Bernie Su, the first person to win an Emmy for his genre-busting new forms of video, is at it again, testing his latest project, Whispers, with an elite crowd of Southern California tech-entertainment leaders Wednesday night at one of the movie industry’s great redoubts, the Sony Pictures Entertainment lot in Los Angeles suburb Culver City.
Su’s project with digital production company Pickford is one of two exploring how AI tools can create a unique interactive experience for audiences. Whispers follows Marcus Kent, a private investigator trying to solve crimes with help from “whispers,” AI prompts and clues submitted by cellphone-wielding audience members.
Det. Marcus Kent’s behavior in ‘Whispers’ is informed by the mobile-phone prompts of audience members, streaming alongside the main screen during the experience.
(Image by David Bloom)
The AI generating the experience incorporates the whispers from across the length of the performance, and creates a one-of-kind experience for that specific audience, the generated animation using cloned voices created (by permission) from a set of SAG-AFTRA actors.

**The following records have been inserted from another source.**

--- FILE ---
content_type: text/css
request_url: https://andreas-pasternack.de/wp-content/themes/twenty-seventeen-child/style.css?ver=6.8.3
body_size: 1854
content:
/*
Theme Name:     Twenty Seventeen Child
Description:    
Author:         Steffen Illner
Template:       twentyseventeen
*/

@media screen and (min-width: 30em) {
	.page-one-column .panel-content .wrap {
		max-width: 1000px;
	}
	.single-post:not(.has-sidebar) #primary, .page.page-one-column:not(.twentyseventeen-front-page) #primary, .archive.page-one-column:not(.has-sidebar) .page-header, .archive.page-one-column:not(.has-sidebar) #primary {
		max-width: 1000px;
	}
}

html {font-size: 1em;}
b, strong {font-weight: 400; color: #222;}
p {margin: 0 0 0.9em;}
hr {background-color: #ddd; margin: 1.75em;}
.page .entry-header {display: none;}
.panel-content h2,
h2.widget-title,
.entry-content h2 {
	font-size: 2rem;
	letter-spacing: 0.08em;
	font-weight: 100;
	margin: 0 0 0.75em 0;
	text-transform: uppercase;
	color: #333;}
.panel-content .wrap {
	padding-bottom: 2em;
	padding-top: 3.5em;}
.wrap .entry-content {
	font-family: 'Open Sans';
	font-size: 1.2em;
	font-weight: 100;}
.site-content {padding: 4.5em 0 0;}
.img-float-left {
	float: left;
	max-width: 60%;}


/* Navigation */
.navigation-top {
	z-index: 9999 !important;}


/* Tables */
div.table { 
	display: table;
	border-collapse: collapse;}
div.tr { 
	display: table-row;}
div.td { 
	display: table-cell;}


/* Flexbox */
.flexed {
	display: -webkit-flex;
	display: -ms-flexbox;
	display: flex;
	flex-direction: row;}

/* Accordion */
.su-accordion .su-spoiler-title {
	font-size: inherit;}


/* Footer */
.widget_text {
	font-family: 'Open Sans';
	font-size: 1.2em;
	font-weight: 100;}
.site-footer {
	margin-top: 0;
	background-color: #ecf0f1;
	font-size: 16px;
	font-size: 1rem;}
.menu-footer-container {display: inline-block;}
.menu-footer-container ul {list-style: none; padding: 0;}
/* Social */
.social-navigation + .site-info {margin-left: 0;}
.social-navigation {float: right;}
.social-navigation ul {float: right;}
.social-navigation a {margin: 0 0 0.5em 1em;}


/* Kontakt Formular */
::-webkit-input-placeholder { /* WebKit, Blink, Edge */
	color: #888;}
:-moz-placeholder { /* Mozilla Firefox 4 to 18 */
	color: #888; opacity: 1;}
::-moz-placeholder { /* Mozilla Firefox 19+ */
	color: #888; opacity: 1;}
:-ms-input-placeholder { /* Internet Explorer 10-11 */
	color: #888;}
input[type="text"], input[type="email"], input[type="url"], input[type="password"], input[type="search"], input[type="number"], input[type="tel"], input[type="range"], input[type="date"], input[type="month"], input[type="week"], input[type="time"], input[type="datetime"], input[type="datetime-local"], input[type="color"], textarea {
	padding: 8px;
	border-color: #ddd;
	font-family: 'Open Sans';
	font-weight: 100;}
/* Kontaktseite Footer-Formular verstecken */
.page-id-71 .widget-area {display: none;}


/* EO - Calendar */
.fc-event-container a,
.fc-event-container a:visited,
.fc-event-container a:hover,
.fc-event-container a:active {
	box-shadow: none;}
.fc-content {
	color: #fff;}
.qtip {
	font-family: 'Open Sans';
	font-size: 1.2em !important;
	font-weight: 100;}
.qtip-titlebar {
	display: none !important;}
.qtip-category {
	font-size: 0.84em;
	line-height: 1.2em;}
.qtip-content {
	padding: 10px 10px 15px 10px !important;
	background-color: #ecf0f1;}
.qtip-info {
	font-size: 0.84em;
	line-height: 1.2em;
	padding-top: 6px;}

The Whispers experience unfurled down the street from AI on the Lot, the suddenly massive conference focused on using AI for filmmaking held partly at the sprawling home for sponsor Amazon MGM Studios and Amazon Music.

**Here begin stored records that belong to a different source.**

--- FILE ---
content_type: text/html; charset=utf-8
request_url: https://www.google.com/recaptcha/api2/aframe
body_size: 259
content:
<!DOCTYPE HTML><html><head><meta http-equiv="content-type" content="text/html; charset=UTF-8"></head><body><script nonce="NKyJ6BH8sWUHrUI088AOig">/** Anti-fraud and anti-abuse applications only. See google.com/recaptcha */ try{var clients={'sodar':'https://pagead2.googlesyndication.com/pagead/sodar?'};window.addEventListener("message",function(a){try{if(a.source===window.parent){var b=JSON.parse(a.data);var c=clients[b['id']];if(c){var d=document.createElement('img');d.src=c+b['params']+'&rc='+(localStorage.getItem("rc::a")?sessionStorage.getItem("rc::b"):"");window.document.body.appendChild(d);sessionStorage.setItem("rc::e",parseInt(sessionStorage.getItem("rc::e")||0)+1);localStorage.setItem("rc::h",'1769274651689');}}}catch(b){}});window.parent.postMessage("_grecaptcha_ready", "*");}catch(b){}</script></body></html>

Su joined digital production startup Pickford almost exactly a year ago, he said, to bring to fruition his ideas for a new kind of theatrical experience that was intensely interactive, using AI to create something well beyond old-school choose-your-own-adventure games and books.
Indeed, when it’s working well, Whispers suggests a new direction for struggling theater chains or even connected TVs to offer audiences new kinds of fun experiences. Importantly, the transformation would require relatively little new technology or physical enhancement or restructuring for theater operators.

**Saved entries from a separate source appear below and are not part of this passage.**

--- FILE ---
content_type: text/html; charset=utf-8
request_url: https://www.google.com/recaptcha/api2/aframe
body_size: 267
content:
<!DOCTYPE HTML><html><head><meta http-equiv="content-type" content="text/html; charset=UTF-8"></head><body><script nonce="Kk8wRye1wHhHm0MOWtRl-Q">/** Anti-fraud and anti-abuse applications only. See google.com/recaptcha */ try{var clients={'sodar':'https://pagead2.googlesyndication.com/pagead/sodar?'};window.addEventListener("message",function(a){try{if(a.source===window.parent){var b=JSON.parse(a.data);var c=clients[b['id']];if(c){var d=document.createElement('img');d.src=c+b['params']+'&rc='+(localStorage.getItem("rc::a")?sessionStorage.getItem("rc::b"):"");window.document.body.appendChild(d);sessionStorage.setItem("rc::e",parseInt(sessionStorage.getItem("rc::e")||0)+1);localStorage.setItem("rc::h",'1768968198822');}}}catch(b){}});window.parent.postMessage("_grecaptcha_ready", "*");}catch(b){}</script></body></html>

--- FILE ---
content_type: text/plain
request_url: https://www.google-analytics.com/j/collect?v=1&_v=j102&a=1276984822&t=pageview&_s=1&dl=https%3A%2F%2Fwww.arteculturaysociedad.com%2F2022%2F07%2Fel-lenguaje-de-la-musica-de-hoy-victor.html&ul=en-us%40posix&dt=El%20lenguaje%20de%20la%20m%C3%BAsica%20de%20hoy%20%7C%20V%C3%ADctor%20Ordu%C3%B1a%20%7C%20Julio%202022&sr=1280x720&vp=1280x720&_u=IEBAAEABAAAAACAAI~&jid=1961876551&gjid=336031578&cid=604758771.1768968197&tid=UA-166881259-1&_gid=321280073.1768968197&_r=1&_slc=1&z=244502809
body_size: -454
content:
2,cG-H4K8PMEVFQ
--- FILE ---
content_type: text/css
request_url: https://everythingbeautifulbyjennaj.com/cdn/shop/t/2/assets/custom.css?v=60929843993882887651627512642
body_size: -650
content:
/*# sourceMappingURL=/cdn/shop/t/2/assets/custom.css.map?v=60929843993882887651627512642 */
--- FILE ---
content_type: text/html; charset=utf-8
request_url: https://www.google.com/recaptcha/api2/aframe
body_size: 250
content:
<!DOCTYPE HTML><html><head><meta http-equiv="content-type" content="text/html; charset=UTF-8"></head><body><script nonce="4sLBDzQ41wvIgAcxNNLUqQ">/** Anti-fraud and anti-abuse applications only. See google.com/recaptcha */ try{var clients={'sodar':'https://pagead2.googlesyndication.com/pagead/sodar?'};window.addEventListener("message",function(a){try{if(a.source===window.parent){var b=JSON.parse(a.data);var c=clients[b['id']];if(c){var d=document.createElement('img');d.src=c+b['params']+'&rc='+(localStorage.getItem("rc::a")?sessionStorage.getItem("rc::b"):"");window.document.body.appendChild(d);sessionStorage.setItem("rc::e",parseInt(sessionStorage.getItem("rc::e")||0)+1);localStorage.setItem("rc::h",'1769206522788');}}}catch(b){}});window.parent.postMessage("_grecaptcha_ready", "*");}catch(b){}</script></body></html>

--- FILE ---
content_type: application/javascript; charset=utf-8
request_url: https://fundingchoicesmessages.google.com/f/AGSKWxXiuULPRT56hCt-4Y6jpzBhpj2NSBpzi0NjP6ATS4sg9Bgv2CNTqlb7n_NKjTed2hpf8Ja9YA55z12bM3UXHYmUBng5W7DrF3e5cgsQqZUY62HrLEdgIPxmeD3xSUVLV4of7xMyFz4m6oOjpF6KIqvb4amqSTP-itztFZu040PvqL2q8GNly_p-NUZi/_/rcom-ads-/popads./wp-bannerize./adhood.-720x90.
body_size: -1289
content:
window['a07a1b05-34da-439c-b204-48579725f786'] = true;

That said, an experience with Whispers or anything similar to it will need to come with a couple of cautions, if Wednesday night’s experience with about 100 of the most prominent (and puckishly contrary) minds in Hollywood technology is in any way representative.
Afterward, among those watching was Renard Jenkins, a former PBS and Warner executive who is president of industry tech group HPA. He suggested most theaters likely would need to beef up their WiFi connectivity, especially in a larger theater where as many as a few hundred people might be simultaneously the show.
The hour-long screening generated several hundred “whispers” to Marcus, including a remarkably dedicated set of contributions from a small group apparently fixated on the general idea of Taco Bell chalupas, i.e., something ridiculous that had virtually nothing to do with the noir-ish crime mystery.
It’s not hard to imagine, for instance, sets of teen boys trying to monkey wrench a theatrical presentation with wildly inappropriate prompts, though the AI could be used to screen the worst of such attempts, just as it is when similar systems moderate language in videogame chatrooms such as Call of Duty.
The other challenge is reducing the latency of the AI itself in synthesizing all the whispers as it prepares to render the next scene. Buffering for up to a few seconds happened several times as the AI engine.
But regardless, there’s much to intrigue with Whispers and the opportunities it suggests.
Su won Emmys for achievement in interactive media in 2013 (Lizzie Bennet Diaries), 2015 (Emma Approved), and 2019 (Artificial). Each of those projects pushed older generations of technology.
Whispers now moves to the Alamo Drafthouse theater in downtown Los Angeles, among other Alamo outposts around the country, Pickford executives said.